(Rows of spatial question data)
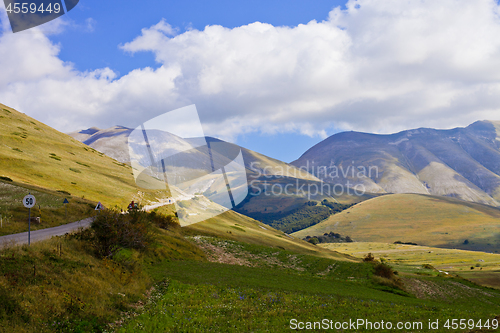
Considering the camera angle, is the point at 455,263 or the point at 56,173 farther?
the point at 455,263

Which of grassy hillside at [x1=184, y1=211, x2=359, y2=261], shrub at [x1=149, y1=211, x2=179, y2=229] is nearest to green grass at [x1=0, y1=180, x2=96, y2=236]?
shrub at [x1=149, y1=211, x2=179, y2=229]

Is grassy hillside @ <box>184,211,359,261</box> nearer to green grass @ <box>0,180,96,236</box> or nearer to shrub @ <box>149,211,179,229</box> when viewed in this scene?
shrub @ <box>149,211,179,229</box>

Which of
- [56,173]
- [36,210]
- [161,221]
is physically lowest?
[161,221]

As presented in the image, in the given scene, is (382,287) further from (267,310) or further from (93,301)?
(93,301)

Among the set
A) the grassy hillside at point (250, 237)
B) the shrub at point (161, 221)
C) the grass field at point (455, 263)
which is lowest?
the grass field at point (455, 263)

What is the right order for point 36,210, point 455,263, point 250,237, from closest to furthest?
point 36,210 → point 250,237 → point 455,263

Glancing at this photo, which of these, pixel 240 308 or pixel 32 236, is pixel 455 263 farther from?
pixel 32 236

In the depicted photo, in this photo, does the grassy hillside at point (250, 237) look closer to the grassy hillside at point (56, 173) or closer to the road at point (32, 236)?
the grassy hillside at point (56, 173)

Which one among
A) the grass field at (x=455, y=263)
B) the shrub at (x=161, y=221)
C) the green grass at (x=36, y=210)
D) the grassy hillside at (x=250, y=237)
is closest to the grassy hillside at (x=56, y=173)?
the green grass at (x=36, y=210)

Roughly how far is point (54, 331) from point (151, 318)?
366 centimetres

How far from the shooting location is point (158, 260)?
26.3m

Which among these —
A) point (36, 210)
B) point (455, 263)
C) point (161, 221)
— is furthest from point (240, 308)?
point (455, 263)

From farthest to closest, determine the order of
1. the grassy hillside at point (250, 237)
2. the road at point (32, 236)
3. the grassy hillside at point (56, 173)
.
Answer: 1. the grassy hillside at point (250, 237)
2. the grassy hillside at point (56, 173)
3. the road at point (32, 236)

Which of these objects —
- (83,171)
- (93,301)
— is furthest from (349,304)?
(83,171)
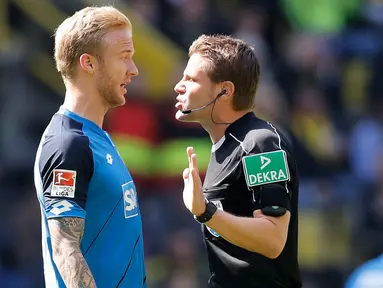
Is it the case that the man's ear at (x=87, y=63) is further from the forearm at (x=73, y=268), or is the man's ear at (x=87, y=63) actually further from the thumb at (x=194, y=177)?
the forearm at (x=73, y=268)

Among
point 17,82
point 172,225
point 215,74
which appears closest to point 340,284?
point 172,225

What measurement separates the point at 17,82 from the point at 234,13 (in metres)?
3.46

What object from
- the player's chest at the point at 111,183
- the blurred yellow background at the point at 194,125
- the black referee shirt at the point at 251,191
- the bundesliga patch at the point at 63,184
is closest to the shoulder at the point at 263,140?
the black referee shirt at the point at 251,191

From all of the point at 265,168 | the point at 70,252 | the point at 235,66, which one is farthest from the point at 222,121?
the point at 70,252

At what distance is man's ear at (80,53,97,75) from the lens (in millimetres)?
4742

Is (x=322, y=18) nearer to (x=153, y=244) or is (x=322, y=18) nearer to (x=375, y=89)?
(x=375, y=89)

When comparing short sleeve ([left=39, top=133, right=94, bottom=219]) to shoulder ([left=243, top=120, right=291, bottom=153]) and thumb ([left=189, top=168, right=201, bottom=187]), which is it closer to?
thumb ([left=189, top=168, right=201, bottom=187])

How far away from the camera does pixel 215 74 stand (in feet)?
16.7

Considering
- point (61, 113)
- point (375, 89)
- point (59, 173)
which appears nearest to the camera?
point (59, 173)

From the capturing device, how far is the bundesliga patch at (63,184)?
4473mm

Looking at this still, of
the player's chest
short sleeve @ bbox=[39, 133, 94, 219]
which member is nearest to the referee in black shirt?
the player's chest

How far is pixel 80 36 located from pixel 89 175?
0.66m

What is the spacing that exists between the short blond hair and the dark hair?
1.92 ft

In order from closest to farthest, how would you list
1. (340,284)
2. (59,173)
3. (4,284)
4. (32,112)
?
(59,173) → (4,284) → (340,284) → (32,112)
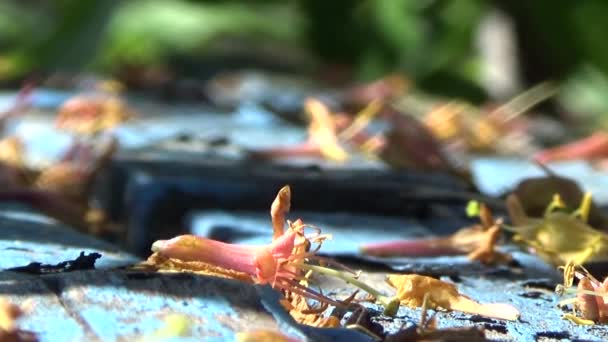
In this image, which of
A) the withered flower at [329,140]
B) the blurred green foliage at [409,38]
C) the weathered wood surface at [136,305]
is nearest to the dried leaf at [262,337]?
the weathered wood surface at [136,305]

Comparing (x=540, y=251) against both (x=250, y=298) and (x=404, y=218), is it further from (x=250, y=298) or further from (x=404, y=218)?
(x=250, y=298)

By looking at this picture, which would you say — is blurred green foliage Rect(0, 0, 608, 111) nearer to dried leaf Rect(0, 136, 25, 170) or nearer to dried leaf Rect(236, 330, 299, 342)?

* _Task brief_
Copy the records exactly. Skip the pictures.

* _Task answer_
Considering the camera angle, is the point at 455,263 or the point at 56,173 farther?
the point at 455,263

Which of grassy hillside at [x1=184, y1=211, x2=359, y2=261], shrub at [x1=149, y1=211, x2=179, y2=229] is nearest to green grass at [x1=0, y1=180, x2=96, y2=236]?
shrub at [x1=149, y1=211, x2=179, y2=229]

Is grassy hillside @ <box>184,211,359,261</box> nearer to green grass @ <box>0,180,96,236</box> or nearer to shrub @ <box>149,211,179,229</box> when viewed in this scene?
shrub @ <box>149,211,179,229</box>

Which of
- [56,173]
- [36,210]
- [161,221]
is physically lowest?
[161,221]

As presented in the image, in the given scene, is (382,287) further from (267,310) or further from (93,301)?
(93,301)

Among the set
A) the grassy hillside at point (250, 237)
B) the shrub at point (161, 221)
C) the grass field at point (455, 263)
which is lowest?
the grass field at point (455, 263)

What is the right order for point 36,210, point 455,263, point 250,237, from closest to furthest?
point 36,210 → point 250,237 → point 455,263

Glancing at this photo, which of these, pixel 240 308 or pixel 32 236, is pixel 455 263 farther from?
pixel 32 236

In the depicted photo, in this photo, does the grassy hillside at point (250, 237) look closer to the grassy hillside at point (56, 173) or closer to the road at point (32, 236)?
the grassy hillside at point (56, 173)

Which one among
A) the grass field at (x=455, y=263)
B) the shrub at (x=161, y=221)
C) the green grass at (x=36, y=210)
D) the grassy hillside at (x=250, y=237)
is closest to the grassy hillside at (x=56, y=173)?
the green grass at (x=36, y=210)

Roughly how far is point (54, 331) from point (151, 318)?
366 centimetres

How far from the shooting location is point (158, 260)?
26.3m

Which among these —
A) point (36, 210)
B) point (455, 263)
C) point (161, 221)
— is furthest from point (240, 308)?
point (455, 263)

From farthest to closest, determine the order of
1. the grassy hillside at point (250, 237)
2. the road at point (32, 236)
3. the grassy hillside at point (56, 173)
.
Answer: 1. the grassy hillside at point (250, 237)
2. the grassy hillside at point (56, 173)
3. the road at point (32, 236)

Which of these objects —
- (83,171)
- (93,301)
— is furthest from (349,304)?
(83,171)
Is it the case that the man's ear at (x=87, y=63) is further from the forearm at (x=73, y=268), or is the man's ear at (x=87, y=63) actually further from the thumb at (x=194, y=177)?
the forearm at (x=73, y=268)

Among
point 17,82
point 172,225
point 215,74
which appears closest to point 340,284?
point 172,225

What measurement separates the point at 17,82 from the point at 234,13 (in metres)?
3.46

What object from
- the player's chest at the point at 111,183
- the blurred yellow background at the point at 194,125
- the black referee shirt at the point at 251,191
- the bundesliga patch at the point at 63,184
is closest to the shoulder at the point at 263,140?
the black referee shirt at the point at 251,191

From all of the point at 265,168 | the point at 70,252 | the point at 235,66, which one is farthest from the point at 222,121?
the point at 70,252

At what distance is man's ear at (80,53,97,75) from the lens (in millimetres)?
4742

Is (x=322, y=18) nearer to (x=153, y=244) or is (x=322, y=18) nearer to (x=375, y=89)?
(x=375, y=89)

When comparing short sleeve ([left=39, top=133, right=94, bottom=219]) to shoulder ([left=243, top=120, right=291, bottom=153]) and thumb ([left=189, top=168, right=201, bottom=187]), which is it closer to?
thumb ([left=189, top=168, right=201, bottom=187])

How far away from the camera does pixel 215 74 stand (in feet)?
16.7

Considering
- point (61, 113)
- point (375, 89)
- point (59, 173)
which appears nearest to the camera?
point (59, 173)

From the capturing device, how far is the bundesliga patch at (63,184)?
4473mm

Looking at this still, of
the player's chest
short sleeve @ bbox=[39, 133, 94, 219]
which member is nearest to the referee in black shirt?
the player's chest

How far is pixel 80 36 located from pixel 89 175?
0.66m

What is the spacing that exists between the short blond hair and the dark hair?
1.92 ft

In order from closest to farthest, how would you list
1. (340,284)
2. (59,173)
3. (4,284)
4. (32,112)
?
(59,173) → (4,284) → (340,284) → (32,112)
In this image, which of
A) the withered flower at [329,140]
B) the blurred green foliage at [409,38]
C) the weathered wood surface at [136,305]
is nearest to the dried leaf at [262,337]?
the weathered wood surface at [136,305]

Comparing (x=540, y=251) against both (x=250, y=298) and (x=404, y=218), is it further from (x=250, y=298) or further from (x=404, y=218)?
(x=250, y=298)

By looking at this picture, which would you say — is blurred green foliage Rect(0, 0, 608, 111) nearer to dried leaf Rect(0, 136, 25, 170) or nearer to dried leaf Rect(236, 330, 299, 342)?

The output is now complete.